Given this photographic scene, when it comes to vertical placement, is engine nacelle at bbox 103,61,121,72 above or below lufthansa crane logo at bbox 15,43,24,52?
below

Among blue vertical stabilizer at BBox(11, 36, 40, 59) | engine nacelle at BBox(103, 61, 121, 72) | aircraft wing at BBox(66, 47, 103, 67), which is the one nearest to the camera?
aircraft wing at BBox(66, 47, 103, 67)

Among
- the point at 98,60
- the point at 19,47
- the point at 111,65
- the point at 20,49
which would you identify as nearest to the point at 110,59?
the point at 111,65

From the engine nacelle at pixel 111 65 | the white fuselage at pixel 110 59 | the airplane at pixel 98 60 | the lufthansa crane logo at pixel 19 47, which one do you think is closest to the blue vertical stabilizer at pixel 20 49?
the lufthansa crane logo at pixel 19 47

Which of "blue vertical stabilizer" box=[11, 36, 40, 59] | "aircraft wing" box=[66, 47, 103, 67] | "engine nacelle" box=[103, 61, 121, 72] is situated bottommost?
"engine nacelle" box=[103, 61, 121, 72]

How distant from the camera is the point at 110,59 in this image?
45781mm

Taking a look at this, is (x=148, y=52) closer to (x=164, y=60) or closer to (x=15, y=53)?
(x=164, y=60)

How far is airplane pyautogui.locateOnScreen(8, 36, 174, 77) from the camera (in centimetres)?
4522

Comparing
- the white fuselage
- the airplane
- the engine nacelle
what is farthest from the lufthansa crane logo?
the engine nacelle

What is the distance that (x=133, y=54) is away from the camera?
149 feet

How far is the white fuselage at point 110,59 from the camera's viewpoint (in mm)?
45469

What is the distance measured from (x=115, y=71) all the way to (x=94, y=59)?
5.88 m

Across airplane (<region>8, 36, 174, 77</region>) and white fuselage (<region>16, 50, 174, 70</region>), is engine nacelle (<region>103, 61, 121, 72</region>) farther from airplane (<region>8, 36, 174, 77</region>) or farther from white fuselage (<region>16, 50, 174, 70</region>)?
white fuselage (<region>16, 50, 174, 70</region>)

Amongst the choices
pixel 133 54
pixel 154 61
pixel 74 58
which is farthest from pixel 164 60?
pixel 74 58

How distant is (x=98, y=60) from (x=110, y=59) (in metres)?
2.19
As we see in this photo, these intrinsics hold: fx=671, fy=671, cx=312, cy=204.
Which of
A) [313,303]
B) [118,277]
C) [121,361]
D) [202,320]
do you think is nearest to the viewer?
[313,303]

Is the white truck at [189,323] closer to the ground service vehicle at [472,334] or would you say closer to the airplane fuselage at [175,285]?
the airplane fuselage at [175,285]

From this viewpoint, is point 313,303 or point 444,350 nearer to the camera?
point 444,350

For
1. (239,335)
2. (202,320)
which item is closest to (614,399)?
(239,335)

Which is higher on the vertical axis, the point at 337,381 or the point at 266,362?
::::
Set exercise:
Please set down the entire listing above once more, word for word, changing nothing.

Response to the exercise:
Given this photographic scene, when it comes to vertical placement, is engine nacelle at bbox 103,61,121,72 above or below lufthansa crane logo at bbox 15,43,24,52?
below

Among blue vertical stabilizer at BBox(11, 36, 40, 59) | engine nacelle at BBox(103, 61, 121, 72) | aircraft wing at BBox(66, 47, 103, 67), which is the one nearest to the camera?
aircraft wing at BBox(66, 47, 103, 67)

Among
- the point at 98,60
- the point at 19,47
- the point at 111,65
- the point at 20,49
which would you identify as nearest to the point at 110,59?
the point at 111,65

From the engine nacelle at pixel 111 65 | the white fuselage at pixel 110 59 | the airplane at pixel 98 60 | the lufthansa crane logo at pixel 19 47, which one do you think is closest to the blue vertical stabilizer at pixel 20 49?
the lufthansa crane logo at pixel 19 47

Which of "blue vertical stabilizer" box=[11, 36, 40, 59] | "aircraft wing" box=[66, 47, 103, 67] | "engine nacelle" box=[103, 61, 121, 72] is situated bottommost?
"engine nacelle" box=[103, 61, 121, 72]

How distant from the camera is the point at 110,59 in this image?
45781mm

Taking a look at this, is (x=148, y=52) closer to (x=164, y=60) or closer to (x=15, y=53)?
(x=164, y=60)

How far is airplane pyautogui.locateOnScreen(8, 36, 174, 77) from the camera (in centimetres)?
4522

Comparing
- the white fuselage
- the airplane
- the engine nacelle
what is farthest from the lufthansa crane logo?
the engine nacelle

What is the distance that (x=133, y=54) is away from the camera?
149 feet

How far is the white fuselage at point 110,59 from the camera's viewpoint (in mm)?
45469

What is the distance measured from (x=115, y=71) all the way to (x=94, y=59)?
5.88 m

Across airplane (<region>8, 36, 174, 77</region>) and white fuselage (<region>16, 50, 174, 70</region>), is engine nacelle (<region>103, 61, 121, 72</region>) farther from airplane (<region>8, 36, 174, 77</region>) or farther from white fuselage (<region>16, 50, 174, 70</region>)?
white fuselage (<region>16, 50, 174, 70</region>)

Amongst the choices
pixel 133 54
pixel 154 61
pixel 74 58
which is farthest from pixel 164 60?
pixel 74 58

How distant is (x=98, y=60) from (x=110, y=59) (in metres)?
2.19
As we see in this photo, these intrinsics hold: fx=671, fy=671, cx=312, cy=204.
Which of
A) [313,303]
B) [118,277]
C) [121,361]
D) [202,320]
do you think is nearest to the viewer?
[313,303]

Is the white truck at [189,323] closer to the ground service vehicle at [472,334] or would you say closer to the airplane fuselage at [175,285]?
the airplane fuselage at [175,285]

From this viewpoint, is point 313,303 or point 444,350 nearer to the camera?
point 444,350

For
1. (239,335)
2. (202,320)
which item is closest to (614,399)?
(239,335)

Which is higher on the vertical axis, the point at 337,381 or the point at 266,362?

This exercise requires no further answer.